Tm/Tb/Eu triple-doped lithium aluminoborate glass for white light generation

The aim was to design a multi-chromatic phosphor based on the colour mixing principle, whereby white light can be produced from an appropriate mixture of blue, green, and red emissions by a single phosphor. In this perspective, Tm2O3, Tb4O7, and Eu2O3 were simultaneously doped in single host glass matrix. A series of Tm2O3 single- as well as Tm/Tb/Eu triple-doped glasses were synthesised. The photoluminescence behaviour and luminescence quenching were investigated for Tm2O3 single-doped glasses.
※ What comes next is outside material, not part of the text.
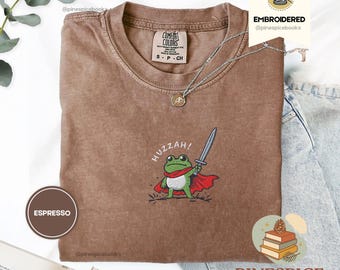 Huzzah Frog with Sword Tee, Embroidered Medieval Frog Shirt, Comfort Colors 1717, Funny DnD T-Shirt, Renaissance Faire Frog Gift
Keeping Tm2O3 constant at the saturation concentration in the Tm/Tb/Eu triple-doped glasses and varying the doping ratio of the two other lanthanides (Tb4O7 and Eu2O3) in the host glass allow to some extent the control of the spectral composition and consequently the generation of tunable colour impressions. The latter can also be adjusted by keeping the concentration ratio of the three lanthanides constant and varying the excitation wavelength. Upon 358-nm excitation of the Tm/Tb/Eu triple-doped glasses, white light emission is achieved and the corresponding correlated colour temperatures are also determined. The different energy transfers occurring in between the three lanthanides are investigated and possible energy transfer routes are proposed.